The ancient hymns brought tears to the eyes of Solomon Ayeli, as well as memories of his native Ethiopia which he left two decades ago for Israel — a country he loves, but where he often feels rejected.
“There should be no differences between black Jews and white Jews,” said Ayeli, 29, who was among 15,000 people who last week celebrated the Ethiopian-Jewish Sigd — prostration — festival in Jerusalem.
“We want to be fully fledged Israelis,” he said, as priests intoned prayers in Ethiopia’s ancient scriptural language Geez. “We want to fully belong to Israeli society which often rejects us.”
In spite of everything, Ayeli, like many members of the Ethiopian Jewish community — known as Beta Israel — says his journey to the Holy Land was the fulfilment of a dream. “Living here is an exceptional opportunity,” he said.
But the cost was high.
“I lost 10 family members in the desert, on the way to Israel,” says Ayeli, who had to walk for days through Sudan on his way to Israel when he was 10.
Separated during centuries from other Jewish communities, the Beta Israel were only recognized as Jews by Israel’s chief rabbis in 1975.
The recognition was crucial, as Aliyah — the Israeli law of return — allows any Jew to settle in Israel and get citizenship. Israel airlifted in 35,000 Ethiopian Jews under Operation Moses in 1984, at the height of a killer famine in the Horn of Africa, and during the 1991 Operation Solomon.
Today, there are more than 120,000 Ethiopian Jews in Israel, 80,000 of whom were born in Africa.
Many feel they are still treated like second-class citizens.
A recent study showed that 53 percent of employers preferred not to hire Ethiopians, who nevertheless still fared better than Arabs with an 83 percent rejection rate.
The study also found that 70 percent of employers tended not to promote Ethiopians.
Israel’s Association for Civil Rights says employment rates within the Ethiopian community were 10 percent lower than for the rest of the population last year.
Official figures show that last year high school completion was only 36 percent among students of Ethiopian origin as compared with 55 percent for other Israelis.
In September, ultra-Orthodox schools in Petah Tikva, near Tel Aviv, caused a public uproar when they initially refused to accept children of Ethiopian descent, although they eventually accepted some of the applicants.
But there are some success stories.
Last year, the Israeli parliament passed legislation making it mandatory for schools to teach the traditions of Ethiopian Jews.
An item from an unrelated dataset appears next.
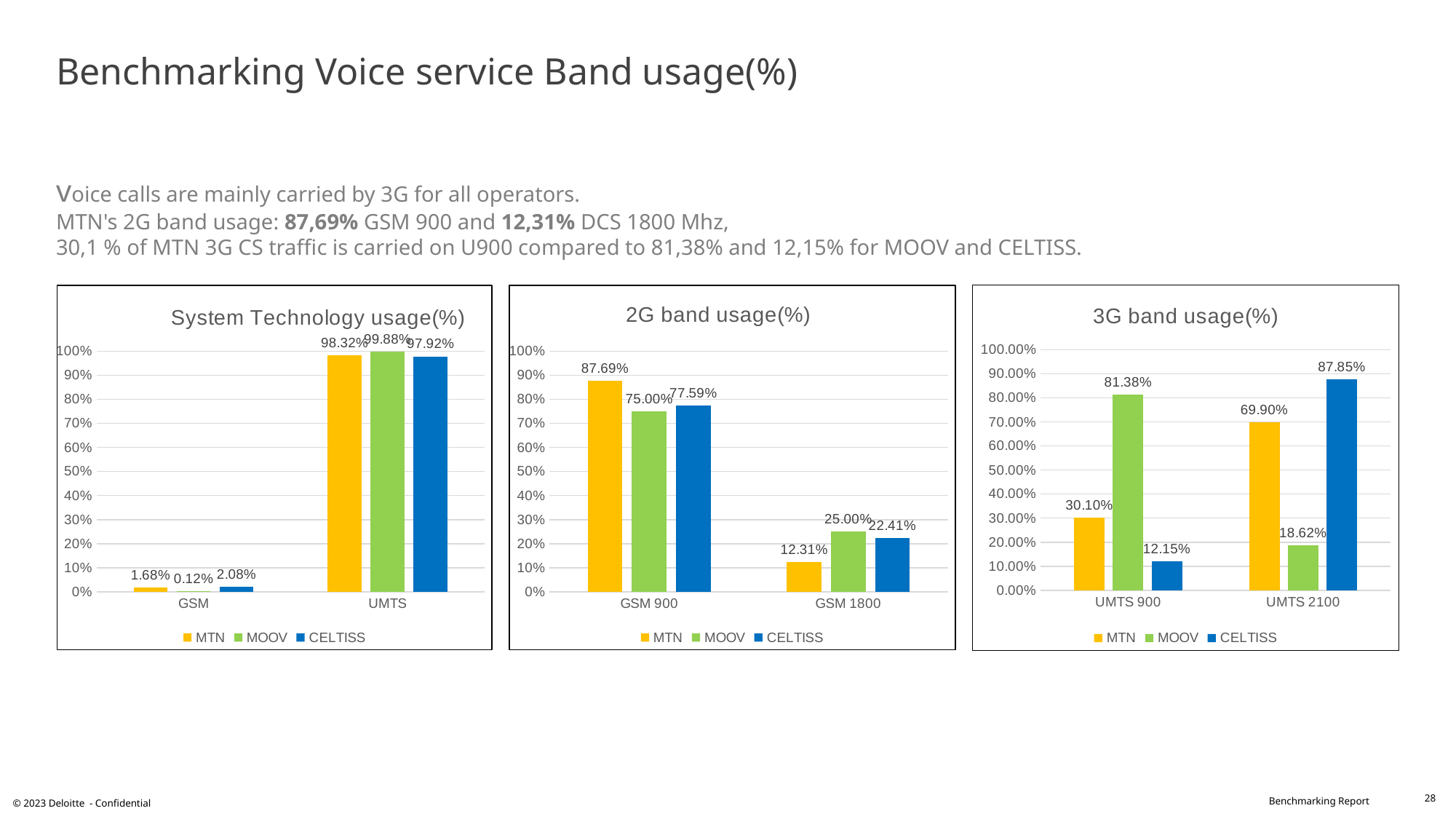
In the 'System Technology usage(%)' chart, which operator has the lowest value at GSM? MOOV In the '2G band usage(%)' chart, which is larger at GSM 1800: MOOV or CELTISS? MOOV In the '2G band usage(%)' chart, what is the value for MTN at GSM 900? 87.69% What kind of chart is the '3G band usage(%)' chart? Bar chart In the '3G band usage(%)' chart, what is the difference between CELTISS's value at UMTS 2100 and MTN's value at UMTS 2100? 17.95% In the '2G band usage(%)' chart, what is the difference between MOOV's value at GSM 900 and MOOV's value at GSM 1800? 50.00% In the '3G band usage(%)' chart, is the value for MTN at UMTS 900 greater or less than 40.00%? less In the 'System Technology usage(%)' chart, what is the value for CELTISS at GSM? 2.08% In the '3G band usage(%)' chart, which operator has the highest value at UMTS 2100? CELTISS How many series does the legend of the '2G band usage(%)' chart list? 3 In the '3G band usage(%)' chart, what is the value for MOOV at UMTS 900? 81.38% How many categories are shown on the x axis of the 'System Technology usage(%)' chart? 2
And for the first time, the state this year financed the Jerusalem celebrations of Sigd.
“We are at the beginning of a path that will lead us towards full integration into Israeli society,” said Shlomo Mola, a member of parliament of Ethiopian origin.
The Sigd celebration brought together a large sample of the Beta Israel community — youths sporting scarves in Ethiopian colors, women in traditional white outfits and Israeli soldiers chatting in Amharic, Ethiopia’s main official language.
“We want to present a different image of our community, which has produced doctors, scientists and deputies,” said Mola, one of only three Israelis of Ethiopian origin to have won election to parliament.
Nigist Mengesha, who heads the Ethiopian National Project community group, admits it is not easy to merge into Israeli society while keeping Ethiopian traditions.
“But after 25 years, it’s time we should be integral part of the state of Israel,” he said.